Telly-Guillotined by Shah Amrita;

Telly-Guillotined by Shah Amrita;

Author:Shah, Amrita; [Shah, Amrita]
Language: eng
Format: epub
Publisher: SAGE Publications
Published: 2019-05-03T00:00:00+00:00


LOVE FOR SALE

14 FEBRUARY 1995. SHOPS AND fast food joints in Mumbai city were festooned with banners wishing patrons a Happy Valentine’s Day. Entire pages of dailies were filled with soppy prepaid messages from people with names like Nasir, Aswini, Raj, Auntie Chips, Stranger, jaan, Charlie and Bond. Radio FM played sentimental songs through the day. Confectioners churned out heart-shaped pastries. Restaurants hosted special candlelight dinners. Love, or some version of it, was most certainly in the air.

A traveller arriving in Mumbai on that particular day could have been forgiven for wondering, at least momentarily, if he had landed up in some western capital rather than a place with professedly ancient local traditions and deeply conservative norms regarding relations between the sexes.
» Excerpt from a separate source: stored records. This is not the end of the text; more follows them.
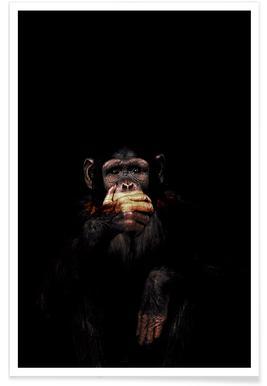 Monkey Speak No Evil affiche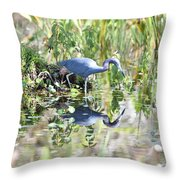 Blue Heron Fishing In A Pond In Bright Daylight Throw Pillow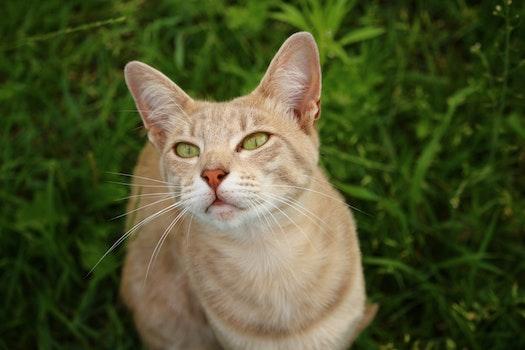 Free stock photo of kitten, cat, smile, mackerel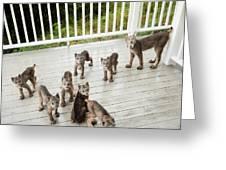 Lynx Family Portrait Greeting Card by Tim Newton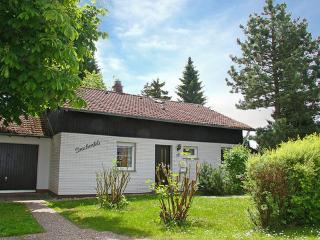 Haus Drachenfels ~ RA13419 - Dittishausen vacation rentals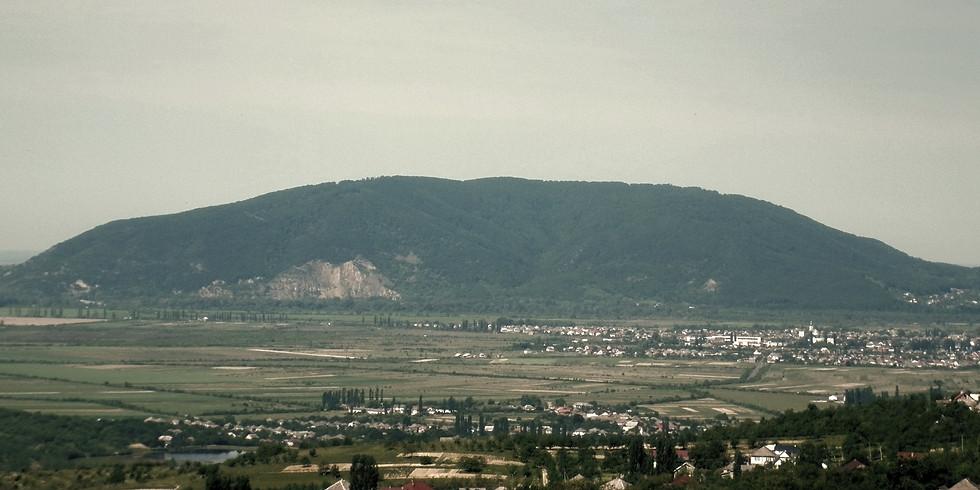 Nagyszőlős és a Fekete-hegy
The phenomenon was startlingly sudden even for us native Mumbai-dwellers. A friend whose mother had her birthday on the same day looked at the wilting flowers and soggy cake, the best that she had managed to procure amid the bedlam, and shook her head in bewilderment: ‘I don’t know what’s come over everyone.’

The answer was really quite simple: India or at least its metropolitan cities had been initiated into the global brotherhood of Romance Inc., the most basic principle of which was that the demonstration of ardour was an expensive thing. Consider for instance some of the options that were dangled before Mumbai’s amorous couples on V Day 1995. Endless love at Sheetal Again, a six-course Valentine dinner at Cafe Royal; Hugs n Misses at Leo’s Pub, cost: 400–2000 for two. Feeling ‘the experience’ at Shopper’s Stop, cost: no limit. Archie’s card, the absolutely minimum requirement on the teenage circuit, cost: 10–35.
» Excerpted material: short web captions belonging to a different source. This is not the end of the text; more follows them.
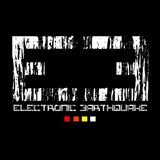 Sasan Malgard Electronic Earthquake Podcast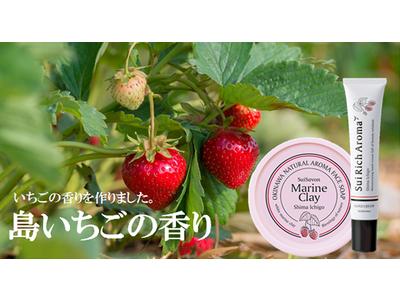 【新商品】春到来!島いちごの甘酸っぱい香りができました。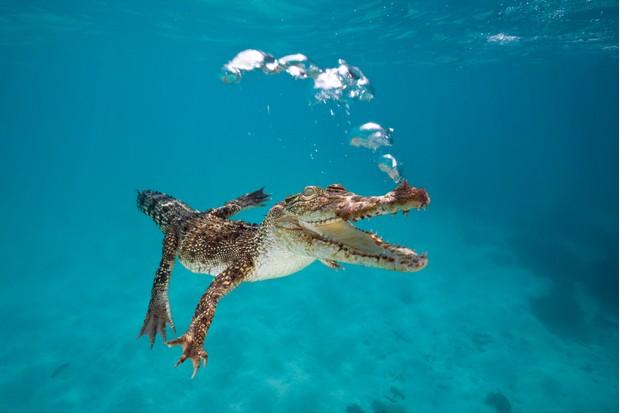 Saltwater crocodile (Crocodylus porosus) swimming in the open sea off Queensland, Australia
More money was spent on saying ‘I love you’ on that one day than had probably been spent over the previous 10 years. And the single factor responsible for turning an obscure foreign ritual into a momentous event at least as far the young, westernised Indian elite was concerned, was the media.

Weeks before the event, Star TV’s various channels had been choc-a-bloc with ads, fillers and programmes on the theme, including random interviews with people on the streets of Hong Kong (‘What do you expect to receive on Valentine’s Day?: Flowers/candlelight dinner/diamond Ring’). Shops selling gift items announced competitions and prizes. Spurred by the apparent flurry, newspapers and magazines got into the act, carrying articles on the ‘card craze’ and the origins of St. Valentine’s Day.

By the time the day rolled up the hype had snowballed enough to enter the consciousness of a vast number of Indians and sent a considerable number scurrying to the nearest card/flower/ cake/jewellery/soft toy/assorted gift shop, a simple case of love meeting commerce in perfect harmony.

Then again what was new? After all what was the Indian convention of ‘arranged marriage’ (where caste, religion, social status and money were the prime criteria) but a semi-business proposition; a trade-off between families where, in many cases, the prospective couple did not even set eyes on each other till the day of the wedding? True, some movement had occurred in the romance department over the last couple of decades or so.